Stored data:

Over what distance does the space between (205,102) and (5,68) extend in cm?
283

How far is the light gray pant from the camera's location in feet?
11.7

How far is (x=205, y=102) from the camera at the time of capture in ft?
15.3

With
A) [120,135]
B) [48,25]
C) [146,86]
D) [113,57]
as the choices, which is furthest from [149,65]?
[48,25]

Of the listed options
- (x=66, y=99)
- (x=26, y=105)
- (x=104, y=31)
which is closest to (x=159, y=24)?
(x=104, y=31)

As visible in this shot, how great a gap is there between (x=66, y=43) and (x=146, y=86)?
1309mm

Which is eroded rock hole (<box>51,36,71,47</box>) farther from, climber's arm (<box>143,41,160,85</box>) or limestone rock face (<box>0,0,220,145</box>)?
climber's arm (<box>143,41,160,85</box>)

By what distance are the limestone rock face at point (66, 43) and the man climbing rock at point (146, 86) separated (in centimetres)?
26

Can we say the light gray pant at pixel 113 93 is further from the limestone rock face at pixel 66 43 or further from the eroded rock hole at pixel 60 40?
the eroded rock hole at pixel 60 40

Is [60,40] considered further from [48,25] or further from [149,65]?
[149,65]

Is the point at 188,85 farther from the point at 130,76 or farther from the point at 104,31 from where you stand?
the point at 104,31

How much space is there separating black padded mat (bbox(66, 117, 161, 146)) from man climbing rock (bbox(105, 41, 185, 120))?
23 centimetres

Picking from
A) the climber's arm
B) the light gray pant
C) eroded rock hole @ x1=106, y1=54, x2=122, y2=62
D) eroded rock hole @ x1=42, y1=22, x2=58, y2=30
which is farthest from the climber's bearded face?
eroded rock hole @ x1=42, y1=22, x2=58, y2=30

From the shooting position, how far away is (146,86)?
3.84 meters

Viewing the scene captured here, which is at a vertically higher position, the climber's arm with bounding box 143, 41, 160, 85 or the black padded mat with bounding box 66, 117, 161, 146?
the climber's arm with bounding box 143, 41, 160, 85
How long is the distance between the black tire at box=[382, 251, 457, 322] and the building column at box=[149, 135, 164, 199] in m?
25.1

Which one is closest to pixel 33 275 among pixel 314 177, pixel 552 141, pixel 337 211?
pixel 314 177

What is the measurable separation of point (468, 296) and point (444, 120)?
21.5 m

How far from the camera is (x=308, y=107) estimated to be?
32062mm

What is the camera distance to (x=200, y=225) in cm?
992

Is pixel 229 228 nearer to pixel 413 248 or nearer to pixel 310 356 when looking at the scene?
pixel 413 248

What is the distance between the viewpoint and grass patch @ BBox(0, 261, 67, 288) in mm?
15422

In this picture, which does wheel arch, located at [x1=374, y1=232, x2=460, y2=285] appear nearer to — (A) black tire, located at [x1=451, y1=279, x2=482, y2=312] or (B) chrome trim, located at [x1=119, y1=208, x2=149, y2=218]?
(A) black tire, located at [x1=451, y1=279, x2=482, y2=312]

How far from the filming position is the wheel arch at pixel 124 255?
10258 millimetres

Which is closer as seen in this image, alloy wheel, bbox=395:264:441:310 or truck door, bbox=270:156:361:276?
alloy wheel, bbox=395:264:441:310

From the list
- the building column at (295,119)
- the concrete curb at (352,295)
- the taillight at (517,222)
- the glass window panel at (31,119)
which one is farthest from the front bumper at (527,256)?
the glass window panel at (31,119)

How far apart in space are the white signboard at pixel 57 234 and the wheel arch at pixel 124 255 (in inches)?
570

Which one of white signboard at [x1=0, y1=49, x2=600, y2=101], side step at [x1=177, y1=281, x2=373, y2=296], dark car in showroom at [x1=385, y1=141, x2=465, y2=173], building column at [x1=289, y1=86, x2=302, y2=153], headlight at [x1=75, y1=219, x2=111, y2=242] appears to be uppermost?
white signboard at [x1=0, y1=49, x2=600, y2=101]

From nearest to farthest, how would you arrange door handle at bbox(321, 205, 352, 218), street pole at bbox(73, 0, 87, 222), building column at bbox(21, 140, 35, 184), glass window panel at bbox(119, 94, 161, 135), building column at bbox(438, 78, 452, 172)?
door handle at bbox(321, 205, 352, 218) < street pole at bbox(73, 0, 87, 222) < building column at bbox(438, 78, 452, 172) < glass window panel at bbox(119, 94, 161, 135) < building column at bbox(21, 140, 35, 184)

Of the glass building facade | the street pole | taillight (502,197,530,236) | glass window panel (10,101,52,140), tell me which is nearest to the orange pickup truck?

◆ Set problem:
Gather every line of the data above that contains the string "bounding", and copy each one in full.

◆ Result:
Viewing the scene captured here, which is at a vertically higher position, the climber's arm with bounding box 143, 41, 160, 85 or the black padded mat with bounding box 66, 117, 161, 146?
the climber's arm with bounding box 143, 41, 160, 85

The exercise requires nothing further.